Британская подводная лодка типа «Е»
Однако сегодня Френсис Кроми, подменивший командира своей любимой «Е-19» и вышедший на ней в море на поиск германских военных кораблей, был мрачен и оживился, увидев в перископ большой немецкий пароход, идущий на запад, к Треллеборгу.
– Атакуем! – коротко бросил он.
– Как обычно, сэр? – осведомился его помощник. – Всплываем, и…
– Нет, – перебил его коммандер. – Это немец, и мы потопим его без предупреждения: так, как германцы топили наши суда. Меня не интересуют ни награда, ни призовые деньги: в ноябре на дредноуте «Айрон Дьюк» погиб мой лучший друг, и это моя личная месть немцам. Война скоро кончится – другого шанса у меня уже не будет.
Помощник спорить не стал – в королевском флоте это не принято, а коммандер Кроми пользовался непререкаемым авторитетом среди своих подчинённых. И в конце концов, в его действиях был определённый резон: врага надо топить, а оправдываться перед начальством за нарушение перемирия (пусть неофициального), не вызванное острой необходимостью или прямым приказом, – дело малоприятное. Зачем оставлять лишних свидетелей?
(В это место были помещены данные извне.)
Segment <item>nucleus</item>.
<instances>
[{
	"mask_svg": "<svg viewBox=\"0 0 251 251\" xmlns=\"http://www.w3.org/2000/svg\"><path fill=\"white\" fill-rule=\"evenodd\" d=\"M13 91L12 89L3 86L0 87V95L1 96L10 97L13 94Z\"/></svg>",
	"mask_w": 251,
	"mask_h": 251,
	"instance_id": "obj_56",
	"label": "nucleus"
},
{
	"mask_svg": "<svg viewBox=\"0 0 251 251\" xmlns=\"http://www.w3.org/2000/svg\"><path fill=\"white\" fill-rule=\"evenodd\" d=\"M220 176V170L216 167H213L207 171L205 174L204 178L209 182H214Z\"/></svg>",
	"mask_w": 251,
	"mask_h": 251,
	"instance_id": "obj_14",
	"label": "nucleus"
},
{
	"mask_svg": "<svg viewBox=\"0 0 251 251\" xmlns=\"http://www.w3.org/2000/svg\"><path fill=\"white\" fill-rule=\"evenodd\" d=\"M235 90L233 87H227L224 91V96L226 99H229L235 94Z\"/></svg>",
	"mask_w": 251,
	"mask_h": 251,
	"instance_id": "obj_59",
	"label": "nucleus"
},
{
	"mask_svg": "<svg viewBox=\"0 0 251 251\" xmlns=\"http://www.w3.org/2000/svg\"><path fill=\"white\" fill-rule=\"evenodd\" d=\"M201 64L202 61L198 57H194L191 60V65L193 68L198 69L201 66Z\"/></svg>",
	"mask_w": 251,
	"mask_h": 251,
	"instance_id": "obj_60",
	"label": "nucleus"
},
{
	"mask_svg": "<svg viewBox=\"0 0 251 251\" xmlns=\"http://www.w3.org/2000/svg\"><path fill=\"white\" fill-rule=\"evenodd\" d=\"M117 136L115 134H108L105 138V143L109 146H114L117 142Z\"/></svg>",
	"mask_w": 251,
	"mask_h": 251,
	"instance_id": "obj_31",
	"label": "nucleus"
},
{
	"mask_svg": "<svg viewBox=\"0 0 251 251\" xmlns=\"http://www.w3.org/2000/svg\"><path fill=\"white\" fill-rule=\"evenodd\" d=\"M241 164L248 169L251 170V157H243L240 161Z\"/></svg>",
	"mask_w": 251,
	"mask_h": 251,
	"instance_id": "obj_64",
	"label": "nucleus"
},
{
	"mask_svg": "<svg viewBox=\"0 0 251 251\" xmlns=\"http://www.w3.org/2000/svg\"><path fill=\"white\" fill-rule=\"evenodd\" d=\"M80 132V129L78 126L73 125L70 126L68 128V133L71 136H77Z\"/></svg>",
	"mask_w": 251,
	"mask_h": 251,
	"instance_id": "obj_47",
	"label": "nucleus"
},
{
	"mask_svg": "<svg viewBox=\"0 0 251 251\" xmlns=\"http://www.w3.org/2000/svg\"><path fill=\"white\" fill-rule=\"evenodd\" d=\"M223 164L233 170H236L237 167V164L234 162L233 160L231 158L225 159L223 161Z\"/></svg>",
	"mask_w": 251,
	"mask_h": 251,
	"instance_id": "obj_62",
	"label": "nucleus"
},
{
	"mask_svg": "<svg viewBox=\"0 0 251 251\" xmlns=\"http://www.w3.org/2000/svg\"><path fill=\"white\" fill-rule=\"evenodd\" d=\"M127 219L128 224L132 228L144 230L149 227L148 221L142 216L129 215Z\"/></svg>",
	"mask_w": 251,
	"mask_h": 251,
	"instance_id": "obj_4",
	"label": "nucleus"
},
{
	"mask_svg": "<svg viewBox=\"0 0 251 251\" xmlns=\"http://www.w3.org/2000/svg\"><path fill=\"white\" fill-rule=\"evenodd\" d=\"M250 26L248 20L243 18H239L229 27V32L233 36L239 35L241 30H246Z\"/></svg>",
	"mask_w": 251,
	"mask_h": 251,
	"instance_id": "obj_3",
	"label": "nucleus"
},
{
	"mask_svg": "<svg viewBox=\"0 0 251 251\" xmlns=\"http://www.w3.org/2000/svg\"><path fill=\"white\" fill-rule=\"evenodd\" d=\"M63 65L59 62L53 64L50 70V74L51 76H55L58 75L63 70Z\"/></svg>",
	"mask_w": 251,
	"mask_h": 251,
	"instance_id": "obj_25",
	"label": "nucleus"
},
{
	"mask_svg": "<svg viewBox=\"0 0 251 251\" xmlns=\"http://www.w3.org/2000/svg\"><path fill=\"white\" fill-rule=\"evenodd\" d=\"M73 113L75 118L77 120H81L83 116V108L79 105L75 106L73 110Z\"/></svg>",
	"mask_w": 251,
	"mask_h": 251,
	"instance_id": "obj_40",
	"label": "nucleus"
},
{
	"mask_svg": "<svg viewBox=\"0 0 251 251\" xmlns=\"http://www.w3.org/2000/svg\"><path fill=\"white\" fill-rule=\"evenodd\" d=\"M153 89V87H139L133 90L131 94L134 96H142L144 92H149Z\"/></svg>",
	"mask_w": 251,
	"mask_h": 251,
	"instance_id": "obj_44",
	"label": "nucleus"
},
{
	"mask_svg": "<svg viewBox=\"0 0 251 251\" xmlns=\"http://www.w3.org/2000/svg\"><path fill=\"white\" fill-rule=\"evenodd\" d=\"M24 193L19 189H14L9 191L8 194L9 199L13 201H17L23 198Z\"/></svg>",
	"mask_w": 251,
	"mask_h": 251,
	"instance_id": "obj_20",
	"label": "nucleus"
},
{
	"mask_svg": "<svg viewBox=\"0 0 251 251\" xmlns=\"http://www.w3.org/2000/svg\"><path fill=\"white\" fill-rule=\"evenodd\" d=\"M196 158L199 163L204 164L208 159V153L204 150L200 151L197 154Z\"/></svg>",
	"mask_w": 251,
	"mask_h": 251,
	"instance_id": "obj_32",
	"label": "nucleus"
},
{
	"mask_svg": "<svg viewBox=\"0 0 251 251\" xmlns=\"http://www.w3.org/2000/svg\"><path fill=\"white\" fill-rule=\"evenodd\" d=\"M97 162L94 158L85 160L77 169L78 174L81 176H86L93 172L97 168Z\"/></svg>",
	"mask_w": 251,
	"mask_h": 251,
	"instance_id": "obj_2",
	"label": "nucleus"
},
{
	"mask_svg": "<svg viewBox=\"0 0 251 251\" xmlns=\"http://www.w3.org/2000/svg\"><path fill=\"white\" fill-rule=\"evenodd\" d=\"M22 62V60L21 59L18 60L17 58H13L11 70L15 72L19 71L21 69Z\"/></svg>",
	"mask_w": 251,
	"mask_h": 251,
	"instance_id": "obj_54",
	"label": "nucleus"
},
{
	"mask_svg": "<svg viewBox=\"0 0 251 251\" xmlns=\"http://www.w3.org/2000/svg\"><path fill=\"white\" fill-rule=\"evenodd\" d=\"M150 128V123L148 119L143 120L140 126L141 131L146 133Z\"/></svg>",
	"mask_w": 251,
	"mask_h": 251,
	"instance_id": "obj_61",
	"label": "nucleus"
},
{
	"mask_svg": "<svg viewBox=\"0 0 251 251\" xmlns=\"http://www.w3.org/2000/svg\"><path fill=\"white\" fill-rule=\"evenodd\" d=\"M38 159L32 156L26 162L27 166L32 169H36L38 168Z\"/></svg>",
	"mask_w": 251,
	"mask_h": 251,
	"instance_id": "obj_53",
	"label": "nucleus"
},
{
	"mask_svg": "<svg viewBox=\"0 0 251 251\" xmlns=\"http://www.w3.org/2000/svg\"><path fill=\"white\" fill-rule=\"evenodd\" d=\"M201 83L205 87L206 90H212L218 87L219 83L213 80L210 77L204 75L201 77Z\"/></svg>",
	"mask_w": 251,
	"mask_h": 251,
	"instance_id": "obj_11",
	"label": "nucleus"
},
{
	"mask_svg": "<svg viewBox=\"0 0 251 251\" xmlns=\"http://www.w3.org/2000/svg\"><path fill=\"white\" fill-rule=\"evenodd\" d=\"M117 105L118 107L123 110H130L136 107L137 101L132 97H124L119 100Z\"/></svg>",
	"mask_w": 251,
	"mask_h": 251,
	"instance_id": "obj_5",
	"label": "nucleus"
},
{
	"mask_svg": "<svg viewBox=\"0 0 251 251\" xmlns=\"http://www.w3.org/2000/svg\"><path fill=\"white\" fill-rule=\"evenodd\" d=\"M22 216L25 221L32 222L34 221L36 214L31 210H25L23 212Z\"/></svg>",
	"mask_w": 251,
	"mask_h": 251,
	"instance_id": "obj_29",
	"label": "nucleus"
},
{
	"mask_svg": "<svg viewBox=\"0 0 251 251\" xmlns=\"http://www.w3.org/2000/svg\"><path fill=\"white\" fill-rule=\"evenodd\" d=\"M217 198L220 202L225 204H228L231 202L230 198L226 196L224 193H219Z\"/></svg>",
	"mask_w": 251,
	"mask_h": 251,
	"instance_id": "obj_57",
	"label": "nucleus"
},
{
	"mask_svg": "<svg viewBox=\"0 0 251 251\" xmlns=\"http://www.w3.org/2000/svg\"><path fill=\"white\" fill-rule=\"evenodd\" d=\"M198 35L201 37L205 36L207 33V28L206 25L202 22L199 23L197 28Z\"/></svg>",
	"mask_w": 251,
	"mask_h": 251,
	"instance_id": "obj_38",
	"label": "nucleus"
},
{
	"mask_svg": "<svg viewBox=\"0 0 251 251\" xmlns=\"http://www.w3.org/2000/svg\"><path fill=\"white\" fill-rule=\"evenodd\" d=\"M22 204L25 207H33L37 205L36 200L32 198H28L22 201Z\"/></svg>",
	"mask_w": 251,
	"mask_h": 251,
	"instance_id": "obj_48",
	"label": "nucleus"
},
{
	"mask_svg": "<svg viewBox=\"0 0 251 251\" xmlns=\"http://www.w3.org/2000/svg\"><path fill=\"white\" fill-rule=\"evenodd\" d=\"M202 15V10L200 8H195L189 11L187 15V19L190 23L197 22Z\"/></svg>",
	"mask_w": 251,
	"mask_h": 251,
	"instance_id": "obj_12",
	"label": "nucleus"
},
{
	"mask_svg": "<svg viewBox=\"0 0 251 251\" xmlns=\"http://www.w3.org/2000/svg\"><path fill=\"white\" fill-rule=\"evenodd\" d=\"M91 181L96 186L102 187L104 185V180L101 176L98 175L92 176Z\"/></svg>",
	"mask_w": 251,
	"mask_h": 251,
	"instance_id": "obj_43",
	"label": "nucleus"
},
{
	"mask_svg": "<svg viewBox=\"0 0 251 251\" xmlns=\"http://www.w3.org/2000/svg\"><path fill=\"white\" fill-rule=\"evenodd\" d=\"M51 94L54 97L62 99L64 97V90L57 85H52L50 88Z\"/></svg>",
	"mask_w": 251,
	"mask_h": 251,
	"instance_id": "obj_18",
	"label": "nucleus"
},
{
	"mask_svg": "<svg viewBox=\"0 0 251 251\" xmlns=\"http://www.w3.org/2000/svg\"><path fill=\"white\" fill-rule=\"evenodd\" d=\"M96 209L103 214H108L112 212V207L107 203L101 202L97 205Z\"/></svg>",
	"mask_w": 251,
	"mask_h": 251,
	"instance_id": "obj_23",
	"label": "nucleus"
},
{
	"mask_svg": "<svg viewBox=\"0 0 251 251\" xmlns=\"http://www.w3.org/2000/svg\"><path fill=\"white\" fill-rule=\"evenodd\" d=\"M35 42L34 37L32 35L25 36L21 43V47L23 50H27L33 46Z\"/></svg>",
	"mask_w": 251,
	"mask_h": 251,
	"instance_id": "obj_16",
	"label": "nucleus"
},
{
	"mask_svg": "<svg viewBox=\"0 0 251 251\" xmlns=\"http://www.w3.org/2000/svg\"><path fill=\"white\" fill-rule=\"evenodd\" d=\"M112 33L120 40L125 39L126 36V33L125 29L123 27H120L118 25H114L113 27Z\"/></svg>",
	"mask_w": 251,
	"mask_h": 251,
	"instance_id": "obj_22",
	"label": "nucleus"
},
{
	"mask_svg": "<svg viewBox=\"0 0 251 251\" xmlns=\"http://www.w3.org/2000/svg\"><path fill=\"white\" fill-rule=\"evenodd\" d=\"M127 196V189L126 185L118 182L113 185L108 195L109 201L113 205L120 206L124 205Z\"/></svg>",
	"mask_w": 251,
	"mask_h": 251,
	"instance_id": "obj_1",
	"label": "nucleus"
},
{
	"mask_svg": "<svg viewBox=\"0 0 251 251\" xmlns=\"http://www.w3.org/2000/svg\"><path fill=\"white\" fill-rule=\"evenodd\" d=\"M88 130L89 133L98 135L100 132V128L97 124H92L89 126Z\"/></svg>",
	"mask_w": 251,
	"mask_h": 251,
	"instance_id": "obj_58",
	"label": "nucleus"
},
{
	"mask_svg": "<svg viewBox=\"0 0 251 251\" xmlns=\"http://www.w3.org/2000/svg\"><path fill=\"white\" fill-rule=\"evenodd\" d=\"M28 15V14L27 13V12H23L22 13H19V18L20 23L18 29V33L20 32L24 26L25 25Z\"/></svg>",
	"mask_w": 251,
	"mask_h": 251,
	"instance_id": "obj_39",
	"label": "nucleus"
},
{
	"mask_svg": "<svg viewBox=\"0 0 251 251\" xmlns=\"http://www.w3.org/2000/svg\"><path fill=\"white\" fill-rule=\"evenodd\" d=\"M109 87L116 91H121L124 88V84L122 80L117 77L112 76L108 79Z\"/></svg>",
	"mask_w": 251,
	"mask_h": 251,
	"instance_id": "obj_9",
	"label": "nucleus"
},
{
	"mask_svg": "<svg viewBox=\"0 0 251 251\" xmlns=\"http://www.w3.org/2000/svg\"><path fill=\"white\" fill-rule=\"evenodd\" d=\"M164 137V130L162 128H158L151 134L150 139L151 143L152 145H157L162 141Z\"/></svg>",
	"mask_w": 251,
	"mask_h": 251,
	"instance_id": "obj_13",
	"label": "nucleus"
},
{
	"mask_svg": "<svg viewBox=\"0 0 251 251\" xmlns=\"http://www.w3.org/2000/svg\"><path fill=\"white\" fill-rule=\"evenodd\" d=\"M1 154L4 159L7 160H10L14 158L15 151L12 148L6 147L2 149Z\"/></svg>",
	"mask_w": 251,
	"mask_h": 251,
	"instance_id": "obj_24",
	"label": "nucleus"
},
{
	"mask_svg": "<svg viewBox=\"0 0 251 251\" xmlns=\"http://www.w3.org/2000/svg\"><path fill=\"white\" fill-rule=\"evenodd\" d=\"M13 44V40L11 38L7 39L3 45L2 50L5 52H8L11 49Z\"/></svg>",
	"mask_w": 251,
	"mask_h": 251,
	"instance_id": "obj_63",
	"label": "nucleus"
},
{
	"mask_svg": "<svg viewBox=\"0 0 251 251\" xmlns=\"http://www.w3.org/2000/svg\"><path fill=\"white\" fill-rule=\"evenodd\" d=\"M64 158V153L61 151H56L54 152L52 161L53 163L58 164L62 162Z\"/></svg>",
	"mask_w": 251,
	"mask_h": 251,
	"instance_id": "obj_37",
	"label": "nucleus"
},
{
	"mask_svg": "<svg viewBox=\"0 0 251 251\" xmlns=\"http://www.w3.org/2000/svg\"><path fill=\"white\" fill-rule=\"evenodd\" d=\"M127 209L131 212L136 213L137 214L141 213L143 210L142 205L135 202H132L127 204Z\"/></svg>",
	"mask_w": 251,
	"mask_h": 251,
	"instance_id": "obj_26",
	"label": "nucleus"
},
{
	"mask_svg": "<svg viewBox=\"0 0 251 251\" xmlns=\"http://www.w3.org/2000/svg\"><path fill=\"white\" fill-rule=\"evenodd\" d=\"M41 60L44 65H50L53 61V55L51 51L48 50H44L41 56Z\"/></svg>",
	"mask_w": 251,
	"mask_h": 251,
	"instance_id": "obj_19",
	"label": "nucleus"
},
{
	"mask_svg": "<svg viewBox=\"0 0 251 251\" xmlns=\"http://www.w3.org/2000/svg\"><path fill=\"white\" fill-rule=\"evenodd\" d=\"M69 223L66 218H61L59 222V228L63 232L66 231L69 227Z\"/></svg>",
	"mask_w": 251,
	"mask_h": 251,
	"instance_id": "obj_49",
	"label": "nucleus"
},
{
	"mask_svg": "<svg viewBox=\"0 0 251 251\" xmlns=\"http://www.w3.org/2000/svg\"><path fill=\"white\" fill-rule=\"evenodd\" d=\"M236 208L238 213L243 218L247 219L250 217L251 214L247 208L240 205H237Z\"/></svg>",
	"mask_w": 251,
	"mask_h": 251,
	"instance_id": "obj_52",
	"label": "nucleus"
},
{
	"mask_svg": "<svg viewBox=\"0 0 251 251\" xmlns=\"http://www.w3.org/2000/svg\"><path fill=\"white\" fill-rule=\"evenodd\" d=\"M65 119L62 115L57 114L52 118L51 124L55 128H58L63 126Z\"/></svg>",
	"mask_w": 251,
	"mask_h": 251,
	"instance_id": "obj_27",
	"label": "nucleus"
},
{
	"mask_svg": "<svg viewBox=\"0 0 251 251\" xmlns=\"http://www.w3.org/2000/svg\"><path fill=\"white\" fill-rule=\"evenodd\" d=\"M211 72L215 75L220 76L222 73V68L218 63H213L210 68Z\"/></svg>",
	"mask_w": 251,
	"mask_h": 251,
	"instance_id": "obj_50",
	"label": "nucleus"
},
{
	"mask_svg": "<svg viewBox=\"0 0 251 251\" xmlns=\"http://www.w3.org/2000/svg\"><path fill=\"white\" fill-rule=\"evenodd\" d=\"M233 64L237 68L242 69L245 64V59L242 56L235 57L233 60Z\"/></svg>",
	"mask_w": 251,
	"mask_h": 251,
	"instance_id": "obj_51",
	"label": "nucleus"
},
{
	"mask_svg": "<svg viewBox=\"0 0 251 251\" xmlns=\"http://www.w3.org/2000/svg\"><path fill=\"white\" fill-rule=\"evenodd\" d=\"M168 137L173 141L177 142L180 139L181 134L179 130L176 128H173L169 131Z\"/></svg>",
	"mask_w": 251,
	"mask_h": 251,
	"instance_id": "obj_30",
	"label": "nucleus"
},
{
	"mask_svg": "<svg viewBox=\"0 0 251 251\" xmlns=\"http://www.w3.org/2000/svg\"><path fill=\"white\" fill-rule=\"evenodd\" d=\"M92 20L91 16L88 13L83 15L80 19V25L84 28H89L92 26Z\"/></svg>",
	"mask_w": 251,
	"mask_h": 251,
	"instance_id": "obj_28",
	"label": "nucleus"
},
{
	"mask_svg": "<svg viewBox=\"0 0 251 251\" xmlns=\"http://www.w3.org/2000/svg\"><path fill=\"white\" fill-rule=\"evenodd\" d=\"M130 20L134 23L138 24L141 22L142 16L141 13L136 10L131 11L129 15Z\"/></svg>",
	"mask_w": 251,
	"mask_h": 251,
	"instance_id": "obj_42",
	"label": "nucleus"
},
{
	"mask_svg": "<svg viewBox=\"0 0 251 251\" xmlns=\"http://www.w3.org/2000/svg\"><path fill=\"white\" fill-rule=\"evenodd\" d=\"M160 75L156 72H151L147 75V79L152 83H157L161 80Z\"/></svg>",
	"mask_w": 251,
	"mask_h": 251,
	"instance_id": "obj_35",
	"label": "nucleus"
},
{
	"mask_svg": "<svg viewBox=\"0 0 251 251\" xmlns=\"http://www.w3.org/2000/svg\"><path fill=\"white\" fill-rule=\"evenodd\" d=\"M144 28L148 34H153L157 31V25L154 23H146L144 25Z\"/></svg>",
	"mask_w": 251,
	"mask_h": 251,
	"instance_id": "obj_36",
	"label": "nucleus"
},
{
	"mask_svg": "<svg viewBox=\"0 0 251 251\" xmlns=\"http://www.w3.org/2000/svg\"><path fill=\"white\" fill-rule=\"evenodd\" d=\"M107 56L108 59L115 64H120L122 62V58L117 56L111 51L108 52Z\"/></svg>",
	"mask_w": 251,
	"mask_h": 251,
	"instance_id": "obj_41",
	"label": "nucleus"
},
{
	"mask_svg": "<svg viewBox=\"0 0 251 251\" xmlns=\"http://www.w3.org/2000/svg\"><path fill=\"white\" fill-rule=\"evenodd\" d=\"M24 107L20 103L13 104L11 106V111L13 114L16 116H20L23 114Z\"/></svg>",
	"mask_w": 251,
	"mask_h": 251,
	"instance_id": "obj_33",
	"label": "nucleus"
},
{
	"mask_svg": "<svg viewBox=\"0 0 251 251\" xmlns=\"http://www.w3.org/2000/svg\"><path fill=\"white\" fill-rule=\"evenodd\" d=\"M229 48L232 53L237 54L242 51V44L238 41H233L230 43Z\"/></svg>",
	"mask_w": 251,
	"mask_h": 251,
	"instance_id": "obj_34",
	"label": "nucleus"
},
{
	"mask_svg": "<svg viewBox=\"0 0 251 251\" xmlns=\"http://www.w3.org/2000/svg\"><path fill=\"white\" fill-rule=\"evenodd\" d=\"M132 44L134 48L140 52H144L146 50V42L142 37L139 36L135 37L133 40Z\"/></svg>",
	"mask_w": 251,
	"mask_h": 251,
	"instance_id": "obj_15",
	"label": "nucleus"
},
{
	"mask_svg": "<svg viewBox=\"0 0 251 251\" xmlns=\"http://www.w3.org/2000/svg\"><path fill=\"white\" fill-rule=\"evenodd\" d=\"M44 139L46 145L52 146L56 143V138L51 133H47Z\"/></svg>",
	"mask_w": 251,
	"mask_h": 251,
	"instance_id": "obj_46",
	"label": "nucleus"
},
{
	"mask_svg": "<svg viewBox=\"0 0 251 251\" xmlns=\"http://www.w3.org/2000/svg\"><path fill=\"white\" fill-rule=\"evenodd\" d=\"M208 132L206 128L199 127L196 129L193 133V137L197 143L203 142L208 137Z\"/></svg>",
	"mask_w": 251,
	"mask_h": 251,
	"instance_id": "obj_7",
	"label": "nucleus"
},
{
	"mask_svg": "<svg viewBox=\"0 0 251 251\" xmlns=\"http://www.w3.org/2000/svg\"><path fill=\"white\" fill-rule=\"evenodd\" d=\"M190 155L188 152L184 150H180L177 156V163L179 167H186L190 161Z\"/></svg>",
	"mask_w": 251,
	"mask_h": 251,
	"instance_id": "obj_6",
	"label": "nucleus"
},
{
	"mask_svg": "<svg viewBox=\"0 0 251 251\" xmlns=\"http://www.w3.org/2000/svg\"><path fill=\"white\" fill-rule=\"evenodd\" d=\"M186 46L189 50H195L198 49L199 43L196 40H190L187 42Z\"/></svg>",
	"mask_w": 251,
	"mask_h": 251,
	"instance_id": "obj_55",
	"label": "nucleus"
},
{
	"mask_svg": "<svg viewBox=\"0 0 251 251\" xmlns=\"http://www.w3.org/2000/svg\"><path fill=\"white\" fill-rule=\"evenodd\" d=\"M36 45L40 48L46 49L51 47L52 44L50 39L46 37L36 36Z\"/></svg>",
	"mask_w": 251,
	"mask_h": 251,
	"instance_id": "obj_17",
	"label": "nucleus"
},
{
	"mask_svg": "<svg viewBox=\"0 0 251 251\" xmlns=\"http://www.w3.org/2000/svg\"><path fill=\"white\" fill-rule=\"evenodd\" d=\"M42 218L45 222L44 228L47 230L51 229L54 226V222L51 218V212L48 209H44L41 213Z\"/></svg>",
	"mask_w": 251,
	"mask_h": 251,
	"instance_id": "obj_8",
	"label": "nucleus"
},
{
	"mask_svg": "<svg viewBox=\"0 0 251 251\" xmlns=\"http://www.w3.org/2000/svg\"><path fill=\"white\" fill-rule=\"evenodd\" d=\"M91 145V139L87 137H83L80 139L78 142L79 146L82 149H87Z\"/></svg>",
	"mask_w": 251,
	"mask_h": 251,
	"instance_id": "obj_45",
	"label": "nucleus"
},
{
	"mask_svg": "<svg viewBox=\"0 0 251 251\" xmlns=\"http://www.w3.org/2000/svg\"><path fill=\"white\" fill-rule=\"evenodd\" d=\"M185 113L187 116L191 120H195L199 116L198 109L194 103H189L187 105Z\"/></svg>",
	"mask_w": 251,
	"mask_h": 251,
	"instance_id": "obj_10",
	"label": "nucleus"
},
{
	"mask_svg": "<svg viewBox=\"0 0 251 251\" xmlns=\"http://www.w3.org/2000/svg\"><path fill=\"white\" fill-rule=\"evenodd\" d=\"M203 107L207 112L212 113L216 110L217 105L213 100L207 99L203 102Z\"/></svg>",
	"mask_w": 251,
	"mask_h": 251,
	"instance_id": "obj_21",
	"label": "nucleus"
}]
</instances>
«Королева Виктория», получив торпеду в середину корпуса, затонула очень быстро. Спасшихся были единицы – «Е-19» не стала никого подбирать: пусть немцы подумают, что пароход налетел на русскую мину.
– Запишите в журнал, – приказал коммандер Кроми[5], – что мы потопили германский вспомогательный крейсер.
лето 1917 года
…Огромная толпа, заполнившая площадь перед Мариинским дворцом, Синий мост и всё пространство между зданием бывшего германского посольства, Исаакиевским собором и гостиницей «Англетер», тяжко дышала и ворочалась как многоглавый зверь, вылезший на свет из тёмной берлоги. Она волнами плескалась у подножия памятника Николаю Первому, поворачивая белые пятна лиц к самодельной трибуне у ступеней Мариинского дворца и к черноволосому человеку в пенсне и в кожаной куртке, стоявшему на этой трибуне.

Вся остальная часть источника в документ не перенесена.